TASK PROMPT ▸ Where a line in the records holds "right", count it once; return only the final number.

Data extracted from a collection ▸
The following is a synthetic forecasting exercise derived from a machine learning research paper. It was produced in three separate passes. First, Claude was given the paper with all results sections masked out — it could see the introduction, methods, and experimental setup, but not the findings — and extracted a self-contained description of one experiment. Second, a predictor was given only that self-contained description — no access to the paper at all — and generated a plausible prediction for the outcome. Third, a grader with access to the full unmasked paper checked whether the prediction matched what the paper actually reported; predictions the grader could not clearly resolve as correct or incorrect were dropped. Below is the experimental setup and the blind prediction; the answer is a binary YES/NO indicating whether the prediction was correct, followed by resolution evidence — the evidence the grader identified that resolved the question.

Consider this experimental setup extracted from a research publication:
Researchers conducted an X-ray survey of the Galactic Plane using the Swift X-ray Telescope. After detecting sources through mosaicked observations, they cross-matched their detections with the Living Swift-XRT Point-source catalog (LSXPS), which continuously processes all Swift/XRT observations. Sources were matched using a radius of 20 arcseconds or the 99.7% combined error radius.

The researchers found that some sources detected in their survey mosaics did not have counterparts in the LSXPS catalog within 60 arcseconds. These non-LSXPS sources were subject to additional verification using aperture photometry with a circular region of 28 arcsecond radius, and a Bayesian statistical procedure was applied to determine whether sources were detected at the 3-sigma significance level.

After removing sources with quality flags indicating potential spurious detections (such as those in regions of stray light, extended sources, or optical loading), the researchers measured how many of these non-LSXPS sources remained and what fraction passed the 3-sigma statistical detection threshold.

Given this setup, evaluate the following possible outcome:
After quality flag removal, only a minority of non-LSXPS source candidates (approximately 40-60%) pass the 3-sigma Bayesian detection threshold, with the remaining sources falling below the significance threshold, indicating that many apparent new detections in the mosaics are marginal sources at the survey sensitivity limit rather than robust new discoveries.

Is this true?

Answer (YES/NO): NO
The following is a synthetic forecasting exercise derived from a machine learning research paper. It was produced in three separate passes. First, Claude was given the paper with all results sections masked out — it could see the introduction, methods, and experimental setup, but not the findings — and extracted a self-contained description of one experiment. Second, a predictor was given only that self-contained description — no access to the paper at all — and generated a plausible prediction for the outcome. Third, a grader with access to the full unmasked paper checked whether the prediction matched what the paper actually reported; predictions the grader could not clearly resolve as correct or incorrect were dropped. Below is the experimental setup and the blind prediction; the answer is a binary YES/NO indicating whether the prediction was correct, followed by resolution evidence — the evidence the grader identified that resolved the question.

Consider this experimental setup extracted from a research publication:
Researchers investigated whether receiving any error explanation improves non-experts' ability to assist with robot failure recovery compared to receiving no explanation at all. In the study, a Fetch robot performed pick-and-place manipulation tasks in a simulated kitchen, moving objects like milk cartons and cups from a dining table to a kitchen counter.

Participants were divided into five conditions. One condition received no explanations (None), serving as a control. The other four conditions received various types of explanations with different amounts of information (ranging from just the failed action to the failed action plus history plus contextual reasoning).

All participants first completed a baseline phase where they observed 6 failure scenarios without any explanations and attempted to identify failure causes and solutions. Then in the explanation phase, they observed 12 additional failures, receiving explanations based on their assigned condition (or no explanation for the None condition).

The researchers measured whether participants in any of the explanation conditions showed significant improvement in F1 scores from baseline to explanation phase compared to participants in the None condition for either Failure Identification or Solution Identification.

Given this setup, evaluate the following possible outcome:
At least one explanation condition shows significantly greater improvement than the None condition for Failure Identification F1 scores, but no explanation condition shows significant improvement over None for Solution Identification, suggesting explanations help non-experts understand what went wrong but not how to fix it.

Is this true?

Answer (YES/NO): NO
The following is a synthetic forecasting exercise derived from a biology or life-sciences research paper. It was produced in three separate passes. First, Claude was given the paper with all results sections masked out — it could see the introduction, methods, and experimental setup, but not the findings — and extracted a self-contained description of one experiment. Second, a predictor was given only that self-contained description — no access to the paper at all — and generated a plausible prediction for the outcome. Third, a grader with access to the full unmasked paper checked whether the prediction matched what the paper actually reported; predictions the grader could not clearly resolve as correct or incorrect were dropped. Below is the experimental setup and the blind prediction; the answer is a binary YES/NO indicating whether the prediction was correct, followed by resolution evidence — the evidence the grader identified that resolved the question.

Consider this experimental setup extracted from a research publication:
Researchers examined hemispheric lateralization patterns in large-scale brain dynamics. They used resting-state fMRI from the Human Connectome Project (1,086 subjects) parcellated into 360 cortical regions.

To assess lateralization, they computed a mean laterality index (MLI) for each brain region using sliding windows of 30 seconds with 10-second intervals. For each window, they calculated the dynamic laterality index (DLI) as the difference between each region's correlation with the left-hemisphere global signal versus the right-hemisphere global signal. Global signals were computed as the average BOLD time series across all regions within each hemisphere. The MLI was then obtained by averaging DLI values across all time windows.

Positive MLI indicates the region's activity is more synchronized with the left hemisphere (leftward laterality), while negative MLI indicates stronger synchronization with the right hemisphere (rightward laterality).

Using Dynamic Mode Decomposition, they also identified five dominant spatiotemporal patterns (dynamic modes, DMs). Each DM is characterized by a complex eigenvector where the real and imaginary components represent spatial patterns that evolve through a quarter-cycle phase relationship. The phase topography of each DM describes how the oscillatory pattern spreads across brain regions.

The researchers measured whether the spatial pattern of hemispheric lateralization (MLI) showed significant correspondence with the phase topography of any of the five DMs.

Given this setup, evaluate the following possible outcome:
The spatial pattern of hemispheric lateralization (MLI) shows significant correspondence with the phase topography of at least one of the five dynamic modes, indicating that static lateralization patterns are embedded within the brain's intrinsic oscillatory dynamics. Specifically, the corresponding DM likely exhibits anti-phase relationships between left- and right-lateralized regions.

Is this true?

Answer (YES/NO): YES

RESPONSE TO THE EXERCISE ▸ 3